[[ EXERCISE PASSAGE, beginning ]]
Four years ago, at 8 p.m. on Valentine’s Day, my mother died. A few hours earlier I had taken a brief break from my vigil in the hospice to wander through an excessively air-conditioned Florida mall. The kiosks were overflowing with heart-shaped Mylar balloons, stuffed bears, and chocolate roses. As I surveyed the depressingly cheerful Valentine’s paraphernalia, I thought: I really should bring her something.
It was a ridiculous thought, since my mother was in a coma and had no use for balloons or bears. Why did I feel obligated to do something more for Mom just then — as if the years my brothers and I had spent flying back and forth to be with her, the thousands of phone calls, the long hours spent at countless hospital bedsides had not adequately expressed our loyalty and affection?
I’ve been revisiting this question lately, because a number of my middle-age patients have told me that taking care of their parents is a major source of stress. Baby boomers have parents who are living longer than ever. Plus, many of those boomers had children later in life than their parents did, so they may be juggling eldercare and childcare at the same time — all in an economy where their kids’ employment prospects and their own retirement plans feel uncertain.
[[ EXERCISE PASSAGE, end ]]
[[ INFORMATION SUPPLIED, beginning ]]
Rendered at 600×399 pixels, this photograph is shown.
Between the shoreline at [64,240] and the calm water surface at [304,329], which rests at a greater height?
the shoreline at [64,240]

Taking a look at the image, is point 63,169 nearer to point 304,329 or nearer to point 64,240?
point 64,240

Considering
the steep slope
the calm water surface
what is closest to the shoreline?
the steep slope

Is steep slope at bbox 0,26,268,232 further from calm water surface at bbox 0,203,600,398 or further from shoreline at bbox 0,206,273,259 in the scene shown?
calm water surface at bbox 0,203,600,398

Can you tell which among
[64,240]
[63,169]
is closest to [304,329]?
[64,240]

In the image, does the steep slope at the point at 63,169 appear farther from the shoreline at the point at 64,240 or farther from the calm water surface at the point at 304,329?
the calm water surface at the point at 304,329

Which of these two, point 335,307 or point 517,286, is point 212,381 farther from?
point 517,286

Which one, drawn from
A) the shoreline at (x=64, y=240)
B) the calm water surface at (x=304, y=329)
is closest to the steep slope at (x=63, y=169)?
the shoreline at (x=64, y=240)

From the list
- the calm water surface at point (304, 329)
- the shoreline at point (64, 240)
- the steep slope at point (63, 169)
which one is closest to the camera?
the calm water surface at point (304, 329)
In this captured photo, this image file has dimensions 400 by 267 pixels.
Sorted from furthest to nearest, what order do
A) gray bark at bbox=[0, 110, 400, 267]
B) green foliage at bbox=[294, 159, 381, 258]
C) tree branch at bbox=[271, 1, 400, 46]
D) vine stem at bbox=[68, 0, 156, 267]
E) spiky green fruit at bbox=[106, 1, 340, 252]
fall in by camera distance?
[[ INFORMATION SUPPLIED, end ]]
● **PROBLEM SET**:
[A] Turn the paragraph of the caregiving passage that begins "I’ve been revisiting this question lately" into a short list that keeps its main facts.
[B] Please take the caregiving passage further, starting after its last sentence.
The items are separate material and have no connection to the caregiving passage.

● **ANSWERS PROVIDED**:
[A]
- The author has been revisiting this question because several middle-age patients say caring for their parents is a major source of stress.
- Baby boomers' parents are living longer than ever.
- Many boomers had children later in life than their own parents did, so they may be handling eldercare and childcare at once.
- This happens in an economy where their kids' job prospects and their own retirement plans feel uncertain.

[B]
The funny thing is, though, that when my patients describe the nature of the stress they feel in caring for their parents, they often don’t mention financial issues or even the daily pressure of fitting their parents’ doctors’ appointments, errands, and other needs into already jammed schedules. What they almost always mention is the emotion I felt that day in the mall: guilt.
Many of my patients experience a new or renewed closeness with their parents while helping to care for them. This was certainly the case with me and my mother. In the last years of her life, we spent more time together, and at a slower pace. Sometimes a visit consisted of hours spent in our bathrobes, talking over cups of coffee.
But underlying this closeness was a feeling that my visits, however long or frequent, weren’t long or frequent enough. I said to a patient recently, when she told me how guilty she felt about not calling her mother more often, that she could keep her mother on speaker phone all day long, and still feel guilty. She agreed.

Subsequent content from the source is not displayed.